What You Need to Know About Construction Loans

Do you have a property that you want to add on to? Or maybe you have a lot or found some land that you want to develop. In either case, a construction loan is going to be the way to finance this type of project. If you are used to traditional lending terms when purchasing a property, going through the lending process for a construction loan is a bit different. Once you understand the construction loan process, it will make it a lot easier, faster and less painful to obtain the funds you need to move forward.

Hard Money Construction Loans vs. Traditional Construction Loans

Like financing a single family or multi-family property, construction loans can be financed through traditional lenders, government lending programs or with hard money construction loans. Which option is best for you depends upon several criteria.

How soon do you need financing? While conventional or government programs might have their benefits, speed to closing is not one of them.  New construction requires a substantial amount of documentation and form filling with a traditional loan program.

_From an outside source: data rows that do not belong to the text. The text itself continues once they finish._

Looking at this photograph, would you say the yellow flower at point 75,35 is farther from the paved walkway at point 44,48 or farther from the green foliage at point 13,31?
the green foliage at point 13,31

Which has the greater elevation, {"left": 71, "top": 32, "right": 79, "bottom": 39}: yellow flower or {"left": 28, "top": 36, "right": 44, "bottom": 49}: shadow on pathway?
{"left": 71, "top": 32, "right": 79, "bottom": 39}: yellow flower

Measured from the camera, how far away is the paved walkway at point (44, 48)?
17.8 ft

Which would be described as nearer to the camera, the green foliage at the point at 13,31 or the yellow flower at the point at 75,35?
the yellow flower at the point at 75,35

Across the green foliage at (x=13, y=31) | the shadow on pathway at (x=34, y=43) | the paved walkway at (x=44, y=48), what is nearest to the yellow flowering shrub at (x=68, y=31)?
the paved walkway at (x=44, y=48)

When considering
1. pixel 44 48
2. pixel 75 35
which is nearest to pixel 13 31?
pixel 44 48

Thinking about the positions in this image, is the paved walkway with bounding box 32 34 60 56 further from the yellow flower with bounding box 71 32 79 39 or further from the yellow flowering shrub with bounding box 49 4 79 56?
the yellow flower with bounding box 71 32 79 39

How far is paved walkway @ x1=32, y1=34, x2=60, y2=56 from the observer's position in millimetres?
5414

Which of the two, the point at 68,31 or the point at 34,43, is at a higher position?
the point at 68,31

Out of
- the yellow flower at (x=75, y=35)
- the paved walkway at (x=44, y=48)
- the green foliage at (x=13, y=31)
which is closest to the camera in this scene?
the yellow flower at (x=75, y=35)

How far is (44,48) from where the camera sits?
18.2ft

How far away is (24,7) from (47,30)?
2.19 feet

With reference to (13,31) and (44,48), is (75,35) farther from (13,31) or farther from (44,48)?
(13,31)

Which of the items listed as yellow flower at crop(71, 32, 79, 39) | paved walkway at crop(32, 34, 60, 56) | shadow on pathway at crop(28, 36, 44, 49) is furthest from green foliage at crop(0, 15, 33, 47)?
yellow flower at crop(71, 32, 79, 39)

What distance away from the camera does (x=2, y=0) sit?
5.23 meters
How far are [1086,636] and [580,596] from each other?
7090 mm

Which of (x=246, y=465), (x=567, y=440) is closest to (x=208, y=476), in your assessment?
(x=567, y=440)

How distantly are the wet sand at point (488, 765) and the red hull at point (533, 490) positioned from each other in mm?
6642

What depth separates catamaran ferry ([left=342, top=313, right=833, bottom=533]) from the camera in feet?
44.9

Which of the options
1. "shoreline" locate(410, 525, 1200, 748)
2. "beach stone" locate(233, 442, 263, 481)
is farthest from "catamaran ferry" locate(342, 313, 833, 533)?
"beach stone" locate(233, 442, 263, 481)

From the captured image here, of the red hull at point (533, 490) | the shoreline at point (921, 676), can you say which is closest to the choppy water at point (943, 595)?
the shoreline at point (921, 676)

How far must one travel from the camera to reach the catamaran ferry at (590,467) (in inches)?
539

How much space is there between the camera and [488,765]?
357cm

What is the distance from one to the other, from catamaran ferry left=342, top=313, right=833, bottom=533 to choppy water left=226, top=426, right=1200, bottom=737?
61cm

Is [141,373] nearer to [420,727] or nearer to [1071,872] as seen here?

If you don’t have the time to wait for that, a hard money construction loan might be worth pursuing.

While hard money loans of this type might take a bit longer than a traditional single family hard money loans, you can still potentially have funds within a week or two.

So, if time is a key factor in getting a deal or staying on top of a project, hard money loans are the way to go.

Lender Documentation Requirements

If you’ve decided to move forward with a construction loan, it’s critical that you get the paperwork together that your lender is going to require in advance. The longer you spend to get everything done, the longer the whole process will take to close.

While each lender is going to have specific requirements, there are some fundamental documents that you will need with just about any lender.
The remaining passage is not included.